# [Saved entries]
--- START ---
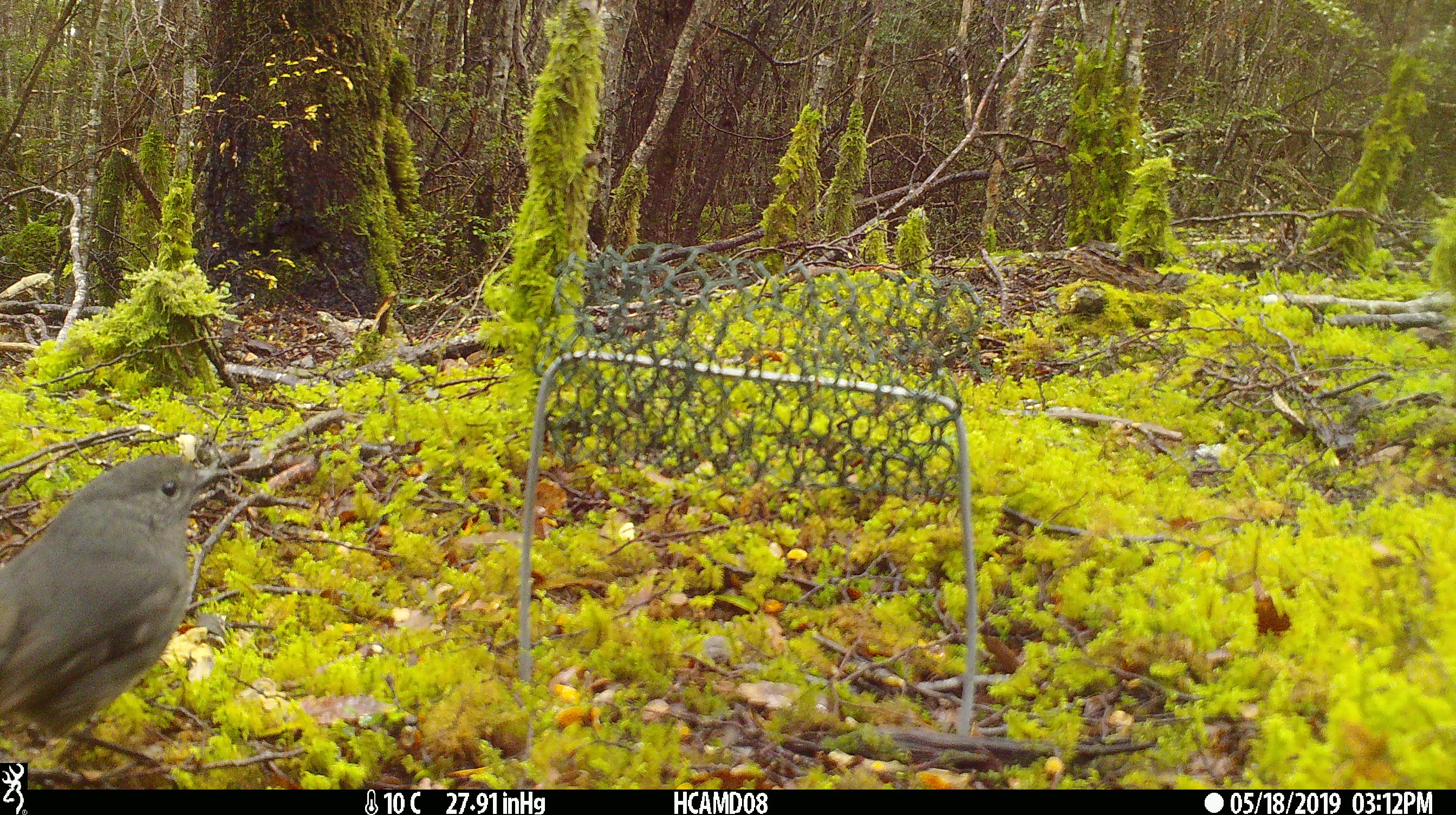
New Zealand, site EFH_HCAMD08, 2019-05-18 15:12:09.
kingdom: Animalia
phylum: Chordata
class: Aves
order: Passeriformes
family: Petroicidae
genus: Petroica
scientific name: Petroica australis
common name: new zealand robin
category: robin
Robin (new zealand robin) (Petroica australis).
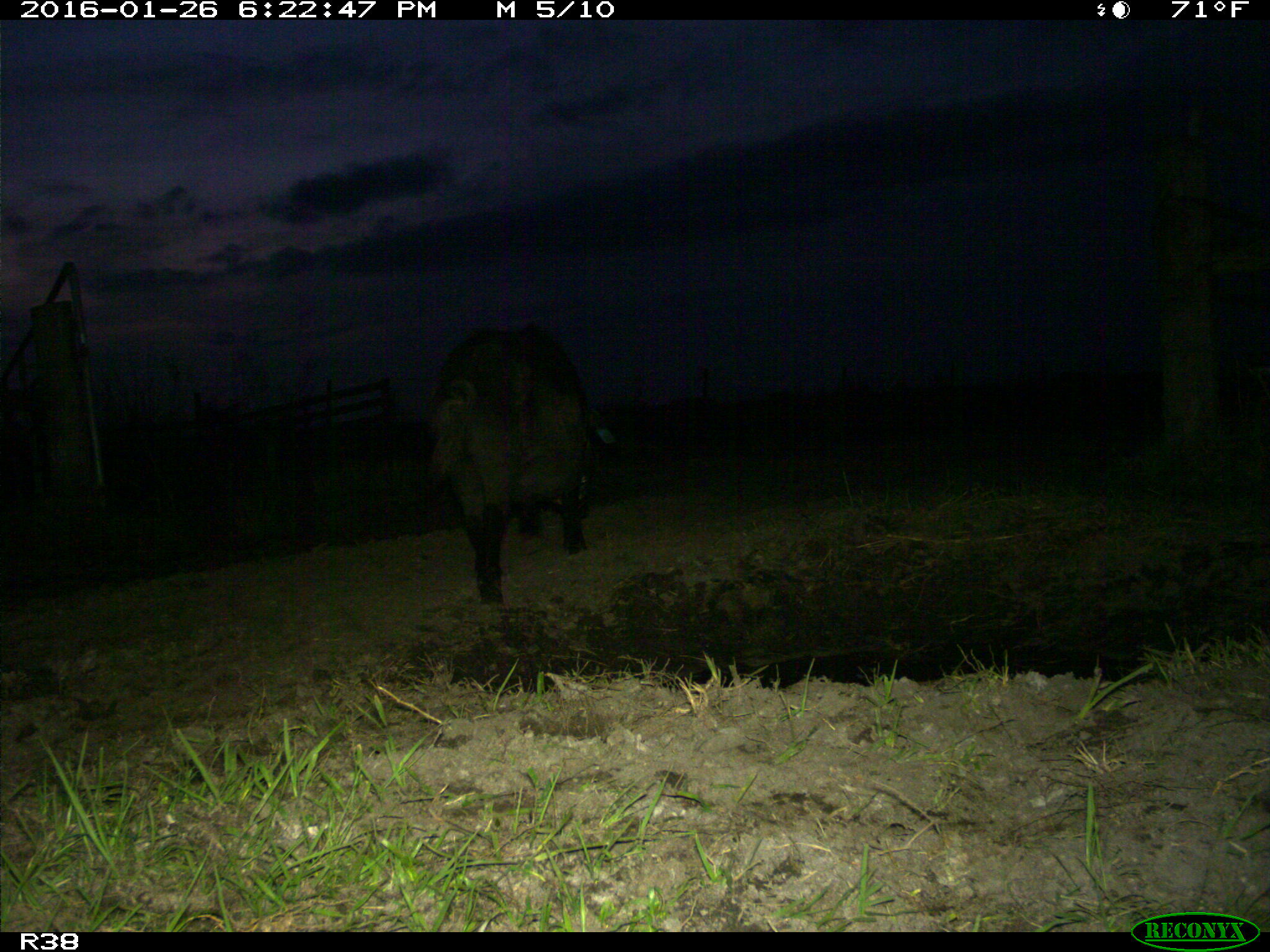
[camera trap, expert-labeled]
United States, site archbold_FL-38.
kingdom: Animalia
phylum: Chordata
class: Mammalia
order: Artiodactyla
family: Suidae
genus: Sus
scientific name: Sus scrofa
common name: wild boar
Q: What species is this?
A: Sus scrofa (wild boar).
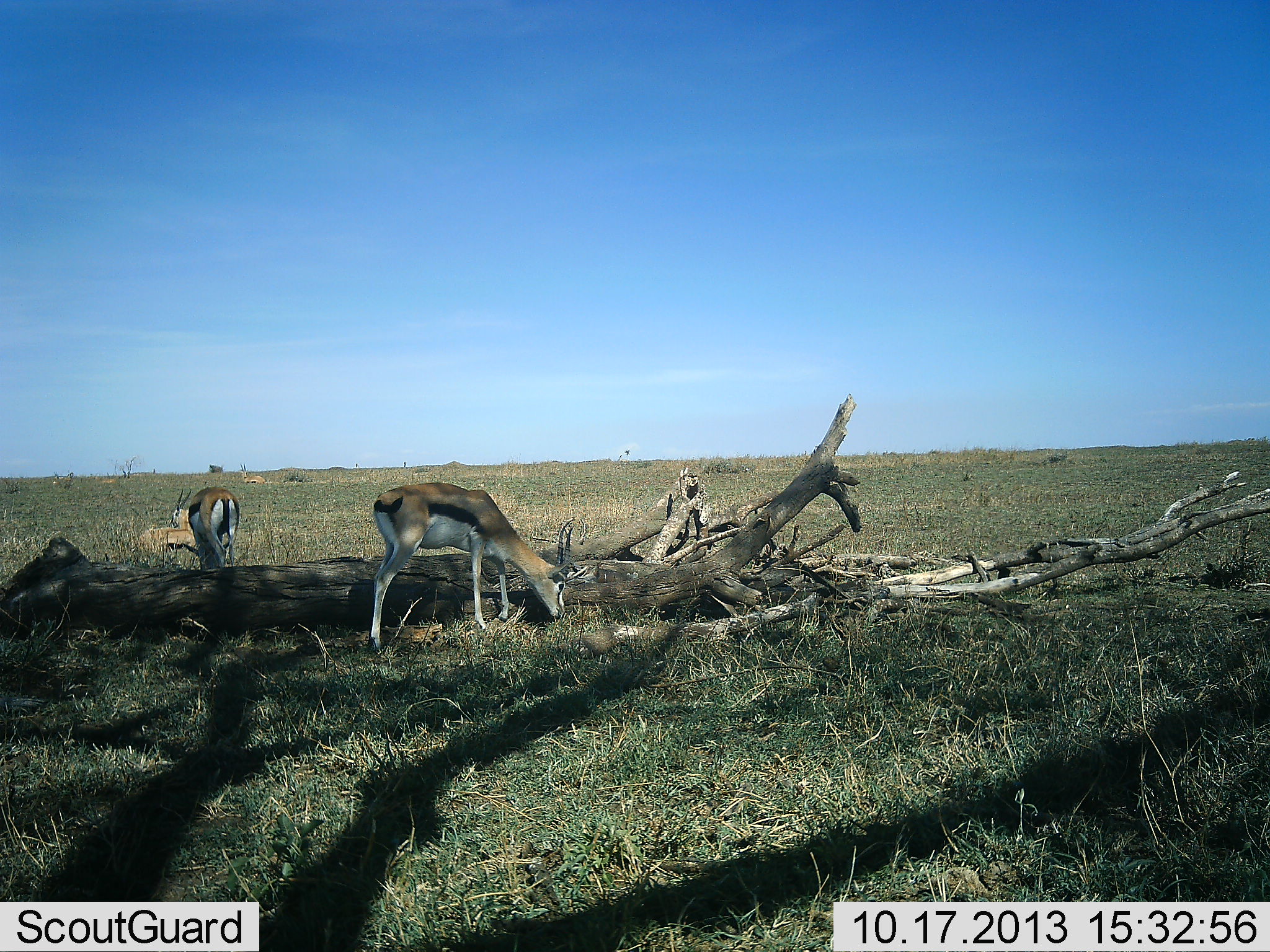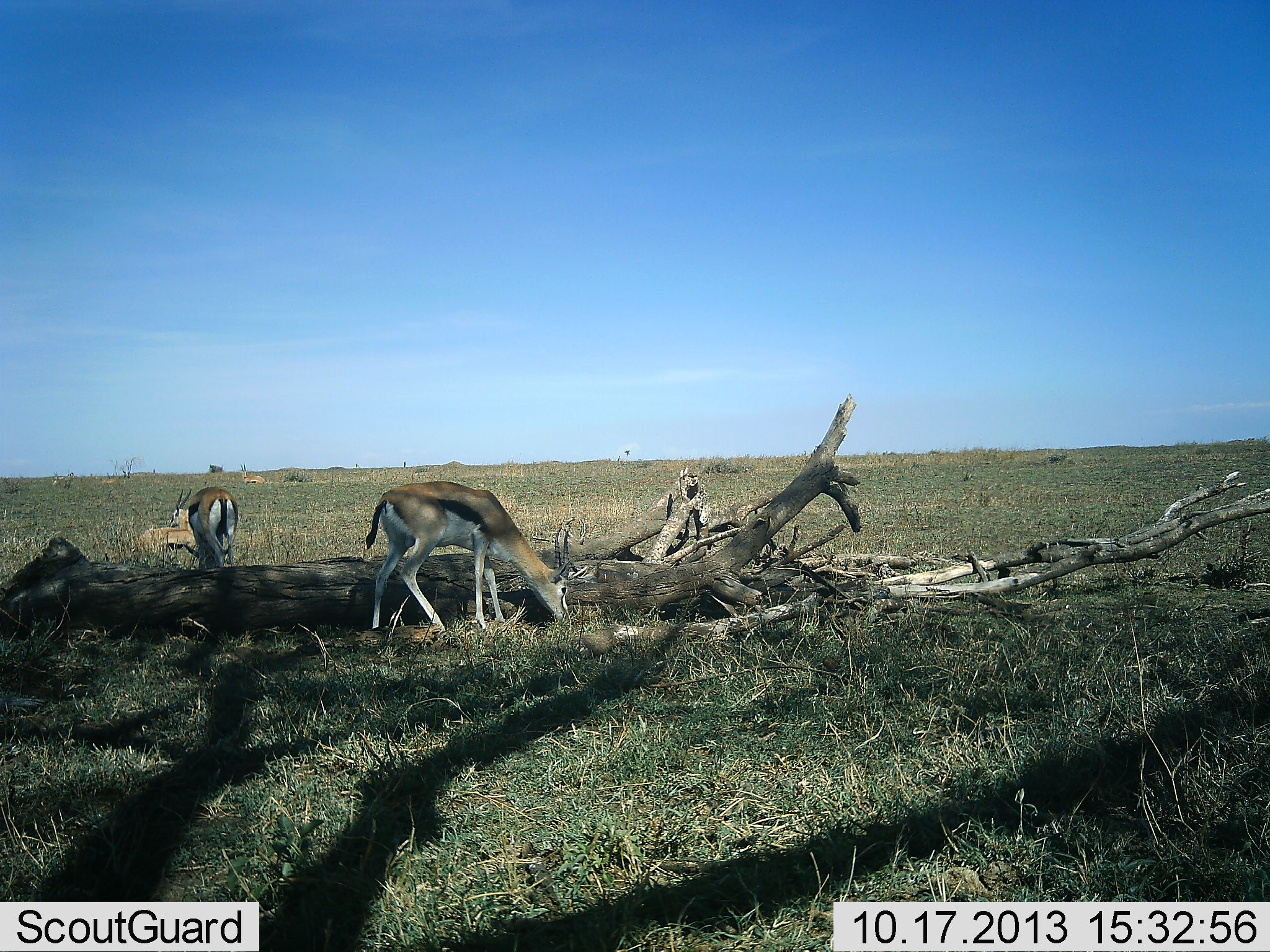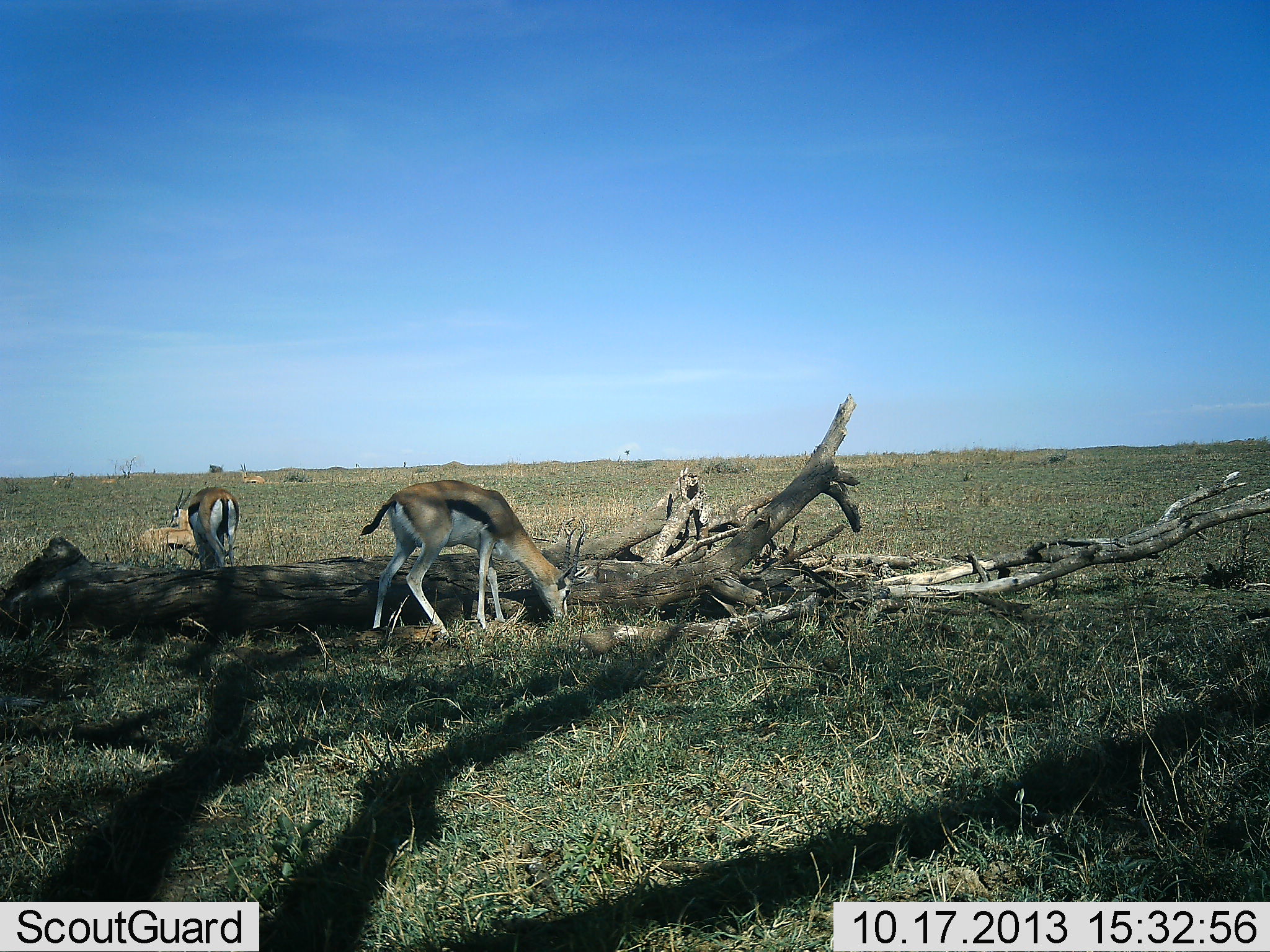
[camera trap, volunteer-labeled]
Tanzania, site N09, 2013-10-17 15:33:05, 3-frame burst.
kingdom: Animalia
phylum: Chordata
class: Mammalia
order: Artiodactyla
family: Bovidae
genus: Eudorcas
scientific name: Eudorcas thomsonii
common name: thomson's gazelle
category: gazellethomsons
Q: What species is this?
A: Gazellethomsons (thomson's gazelle) (Eudorcas thomsonii).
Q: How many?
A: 3.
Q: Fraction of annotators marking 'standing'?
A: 21%.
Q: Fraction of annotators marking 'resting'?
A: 29%.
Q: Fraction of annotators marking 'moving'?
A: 4%.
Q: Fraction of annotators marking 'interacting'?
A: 4%.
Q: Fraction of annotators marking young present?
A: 0%.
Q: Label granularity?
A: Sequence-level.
--- END ---
# [ABOUT THIS EXERCISE]
None of the pictures belong in the copy; transcribe the rest of the data exactly.

# [SOLUTION]
New Zealand, site EFH_HCAMD08, 2019-05-18 15:12:09.
kingdom: Animalia
phylum: Chordata
class: Aves
order: Passeriformes
family: Petroicidae
genus: Petroica
scientific name: Petroica australis
common name: new zealand robin
category: robin
Robin (new zealand robin) (Petroica australis).
[camera trap, expert-labeled]
United States, site archbold_FL-38.
kingdom: Animalia
phylum: Chordata
class: Mammalia
order: Artiodactyla
family: Suidae
genus: Sus
scientific name: Sus scrofa
common name: wild boar
Q: What species is this?
A: Sus scrofa (wild boar).
[camera trap, volunteer-labeled]
Tanzania, site N09, 2013-10-17 15:33:05, 3-frame burst.
kingdom: Animalia
phylum: Chordata
class: Mammalia
order: Artiodactyla
family: Bovidae
genus: Eudorcas
scientific name: Eudorcas thomsonii
common name: thomson's gazelle
category: gazellethomsons
Q: What species is this?
A: Gazellethomsons (thomson's gazelle) (Eudorcas thomsonii).
Q: How many?
A: 3.
Q: Fraction of annotators marking 'standing'?
A: 21%.
Q: Fraction of annotators marking 'resting'?
A: 29%.
Q: Fraction of annotators marking 'moving'?
A: 4%.
Q: Fraction of annotators marking 'interacting'?
A: 4%.
Q: Fraction of annotators marking young present?
A: 0%.
Q: Label granularity?
A: Sequence-level.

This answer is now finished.